Selwyn Roderick (right) and image from his film Tamed and Shabby Tiger
Image caption Selwyn Roderick (right) and an image from his film Tamed and Shabby Tiger, looking at the changing face of Cardiff's docklands

Tributes have been paid to one of the BBC's first television producers in Wales who has died, aged 82.

Selwyn Roderick, seen as a key figure in the development of Welsh TV, worked on programmes as diverse as Come Dancing and Songs of Praise.

One of his crowning achievements was Tamed and Shabby Tiger, an affectionate farewell to Cardiff's Tiger Bay as old buildings were demolished in 1968.

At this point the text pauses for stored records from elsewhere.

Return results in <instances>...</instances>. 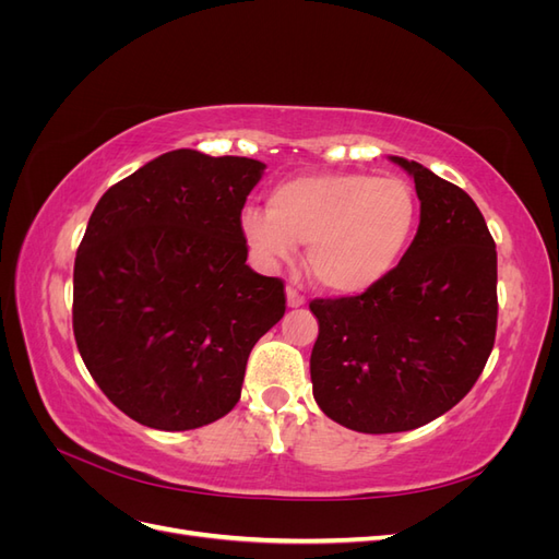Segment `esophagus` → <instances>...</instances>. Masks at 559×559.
<instances>
[{"label": "esophagus", "mask_w": 559, "mask_h": 559, "mask_svg": "<svg viewBox=\"0 0 559 559\" xmlns=\"http://www.w3.org/2000/svg\"><path fill=\"white\" fill-rule=\"evenodd\" d=\"M286 306L300 308V306H306V298H302L296 289H292V286H289V289H286Z\"/></svg>", "instance_id": "obj_1"}]
</instances>
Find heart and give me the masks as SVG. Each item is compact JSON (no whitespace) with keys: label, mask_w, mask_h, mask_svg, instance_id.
Returning <instances> with one entry per match:
<instances>
[{"label":"heart","mask_w":559,"mask_h":559,"mask_svg":"<svg viewBox=\"0 0 559 559\" xmlns=\"http://www.w3.org/2000/svg\"><path fill=\"white\" fill-rule=\"evenodd\" d=\"M419 218L415 191L396 177L306 175L277 183L267 210L247 207L242 238L263 267L308 245V270L326 292L354 296L394 273Z\"/></svg>","instance_id":"b5f03b06"}]
</instances>
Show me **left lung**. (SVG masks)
Wrapping results in <instances>:
<instances>
[{
  "mask_svg": "<svg viewBox=\"0 0 559 559\" xmlns=\"http://www.w3.org/2000/svg\"><path fill=\"white\" fill-rule=\"evenodd\" d=\"M389 158L415 179L413 245L373 289L310 302L314 401L361 433L411 431L448 413L497 335V249L476 202L425 165Z\"/></svg>",
  "mask_w": 559,
  "mask_h": 559,
  "instance_id": "left-lung-1",
  "label": "left lung"
}]
</instances>
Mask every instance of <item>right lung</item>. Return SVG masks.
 Segmentation results:
<instances>
[{"label":"right lung","mask_w":559,"mask_h":559,"mask_svg":"<svg viewBox=\"0 0 559 559\" xmlns=\"http://www.w3.org/2000/svg\"><path fill=\"white\" fill-rule=\"evenodd\" d=\"M265 165L177 148L114 183L74 261L76 347L134 421L189 431L240 401L251 347L284 317V284L247 265L240 214Z\"/></svg>","instance_id":"1"}]
</instances>
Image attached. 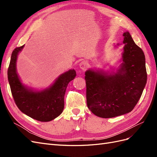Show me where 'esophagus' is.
I'll list each match as a JSON object with an SVG mask.
<instances>
[{
	"mask_svg": "<svg viewBox=\"0 0 157 157\" xmlns=\"http://www.w3.org/2000/svg\"><path fill=\"white\" fill-rule=\"evenodd\" d=\"M79 66H80V69H82V70H85L88 67V61H81V62H80V64H79Z\"/></svg>",
	"mask_w": 157,
	"mask_h": 157,
	"instance_id": "34e87169",
	"label": "esophagus"
}]
</instances>
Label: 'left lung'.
Instances as JSON below:
<instances>
[{"mask_svg": "<svg viewBox=\"0 0 157 157\" xmlns=\"http://www.w3.org/2000/svg\"><path fill=\"white\" fill-rule=\"evenodd\" d=\"M124 38L123 62L117 72L105 74L88 70L85 73L87 106L95 115L112 118L133 110L147 82L145 58L129 32Z\"/></svg>", "mask_w": 157, "mask_h": 157, "instance_id": "8db88e82", "label": "left lung"}]
</instances>
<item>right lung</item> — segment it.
Wrapping results in <instances>:
<instances>
[{
	"label": "right lung",
	"instance_id": "add662e5",
	"mask_svg": "<svg viewBox=\"0 0 157 157\" xmlns=\"http://www.w3.org/2000/svg\"><path fill=\"white\" fill-rule=\"evenodd\" d=\"M24 45L12 52L8 69V78L13 100L20 110L27 116L40 122H48L58 117L64 108V96L69 82L75 78L76 72L69 70L56 80L48 89L34 92L25 87L16 73L17 56Z\"/></svg>",
	"mask_w": 157,
	"mask_h": 157
}]
</instances>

BBC Wales director Keith Jones said Mr Roderick was an important innovator.

Mr Roderick leaves a wife and three children.

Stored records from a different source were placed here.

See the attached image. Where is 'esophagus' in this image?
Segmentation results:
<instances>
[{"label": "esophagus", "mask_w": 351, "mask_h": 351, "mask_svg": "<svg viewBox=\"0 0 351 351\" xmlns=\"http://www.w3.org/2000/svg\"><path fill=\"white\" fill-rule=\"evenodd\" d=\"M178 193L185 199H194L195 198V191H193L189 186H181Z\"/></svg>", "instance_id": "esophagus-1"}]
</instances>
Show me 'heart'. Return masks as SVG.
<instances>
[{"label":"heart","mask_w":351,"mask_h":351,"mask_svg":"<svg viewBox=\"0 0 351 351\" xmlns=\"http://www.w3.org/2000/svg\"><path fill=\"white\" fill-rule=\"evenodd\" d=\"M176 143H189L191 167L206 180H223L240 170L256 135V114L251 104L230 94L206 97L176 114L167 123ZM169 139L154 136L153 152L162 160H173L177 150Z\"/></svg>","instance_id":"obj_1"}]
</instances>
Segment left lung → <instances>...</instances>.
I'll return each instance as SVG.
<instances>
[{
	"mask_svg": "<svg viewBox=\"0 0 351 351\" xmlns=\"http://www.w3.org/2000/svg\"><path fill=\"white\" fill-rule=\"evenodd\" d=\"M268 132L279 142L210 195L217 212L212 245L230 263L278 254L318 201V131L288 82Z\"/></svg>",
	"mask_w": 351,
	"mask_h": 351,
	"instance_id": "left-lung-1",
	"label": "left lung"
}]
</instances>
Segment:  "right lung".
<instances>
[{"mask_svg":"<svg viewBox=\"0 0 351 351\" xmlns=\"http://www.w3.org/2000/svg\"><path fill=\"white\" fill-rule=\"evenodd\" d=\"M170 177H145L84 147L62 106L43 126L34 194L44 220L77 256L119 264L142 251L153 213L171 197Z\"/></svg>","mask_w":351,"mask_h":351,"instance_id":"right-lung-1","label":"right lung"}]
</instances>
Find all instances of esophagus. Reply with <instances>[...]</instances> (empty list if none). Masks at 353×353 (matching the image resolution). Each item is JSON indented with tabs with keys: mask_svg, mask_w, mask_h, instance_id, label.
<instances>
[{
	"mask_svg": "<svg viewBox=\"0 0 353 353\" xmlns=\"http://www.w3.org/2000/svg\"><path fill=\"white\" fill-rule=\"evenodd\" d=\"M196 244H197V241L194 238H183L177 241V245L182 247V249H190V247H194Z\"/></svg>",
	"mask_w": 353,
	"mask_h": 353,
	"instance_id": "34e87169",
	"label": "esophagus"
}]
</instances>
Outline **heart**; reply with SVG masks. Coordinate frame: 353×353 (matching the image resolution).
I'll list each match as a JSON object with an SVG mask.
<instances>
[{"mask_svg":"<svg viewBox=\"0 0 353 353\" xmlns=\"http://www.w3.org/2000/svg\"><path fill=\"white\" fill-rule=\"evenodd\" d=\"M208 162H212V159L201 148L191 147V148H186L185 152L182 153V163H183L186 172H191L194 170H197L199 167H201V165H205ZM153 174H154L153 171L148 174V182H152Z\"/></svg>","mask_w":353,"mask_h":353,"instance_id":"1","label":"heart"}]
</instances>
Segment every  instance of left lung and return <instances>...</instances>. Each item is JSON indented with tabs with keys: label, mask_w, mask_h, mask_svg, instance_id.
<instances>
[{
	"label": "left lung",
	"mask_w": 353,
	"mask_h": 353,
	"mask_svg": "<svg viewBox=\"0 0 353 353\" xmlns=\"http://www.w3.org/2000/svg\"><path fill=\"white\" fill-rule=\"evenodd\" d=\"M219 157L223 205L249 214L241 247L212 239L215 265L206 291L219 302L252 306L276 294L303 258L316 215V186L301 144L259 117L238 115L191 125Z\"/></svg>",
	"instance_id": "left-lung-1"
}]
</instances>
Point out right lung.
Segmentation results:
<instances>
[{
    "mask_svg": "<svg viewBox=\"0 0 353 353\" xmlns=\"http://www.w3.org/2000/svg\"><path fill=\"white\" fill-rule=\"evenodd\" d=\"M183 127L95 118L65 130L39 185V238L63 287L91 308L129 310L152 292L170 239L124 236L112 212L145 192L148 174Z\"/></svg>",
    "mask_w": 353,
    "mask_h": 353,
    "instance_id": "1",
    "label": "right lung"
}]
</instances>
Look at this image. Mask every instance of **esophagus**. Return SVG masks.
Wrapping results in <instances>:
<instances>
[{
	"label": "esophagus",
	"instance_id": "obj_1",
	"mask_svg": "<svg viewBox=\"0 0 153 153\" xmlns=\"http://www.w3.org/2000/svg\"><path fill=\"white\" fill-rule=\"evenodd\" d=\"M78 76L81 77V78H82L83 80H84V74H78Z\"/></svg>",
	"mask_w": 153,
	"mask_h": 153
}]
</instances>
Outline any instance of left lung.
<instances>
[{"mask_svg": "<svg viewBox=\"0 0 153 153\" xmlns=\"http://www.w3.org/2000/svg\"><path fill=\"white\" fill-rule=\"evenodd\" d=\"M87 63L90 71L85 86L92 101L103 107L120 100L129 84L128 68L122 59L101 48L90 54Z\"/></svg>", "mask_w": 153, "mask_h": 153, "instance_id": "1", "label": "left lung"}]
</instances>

He will also be remembered for producing the Welsh language programme Plant y Paith, a documentary about Patagonia with Owen Edwards, and Wales! Wales?, a controversial series of programmes with historian, Professor Dai Smith.

He also produced a number of programmes with the eminent Welsh maritime historian, Aled Eames.

Prof Smith described Mr Roderick as one of the most "likeable characters you could ever meet".

He said: "I first got to know Selwyn when he asked me to present the series of (Wales! Wales?) films, which were shown across the UK on BBC2 in 1985.

"Selwyn was already a distinguished film maker for the BBC, and had made several important and significant documentaries."

Asked to describe what Mr Roderick was like, Prof Smith replied: "He was feisty, intellectually driven and a passionate patriot.

"At times, he could be irascible, a pain in the neck, but he could also be charming and delightful. He was always animated and was one of the most likeable characters you could ever meet."

BBC Cymru Wales director Keith Jones said Mr Roderick played an "important role".

He added: "He laid firm foundations for the medium, as well as bridging the development of innovative television services - in both Welsh and English. I had the privilege of working with Selwyn for a time, and it was a sheer joy.

"I offer both my own and BBC Cymru Wales' sincere condolences to the family, and acknowledge and give thanks for the distinguished contributions of one of the most important innovators in our industry."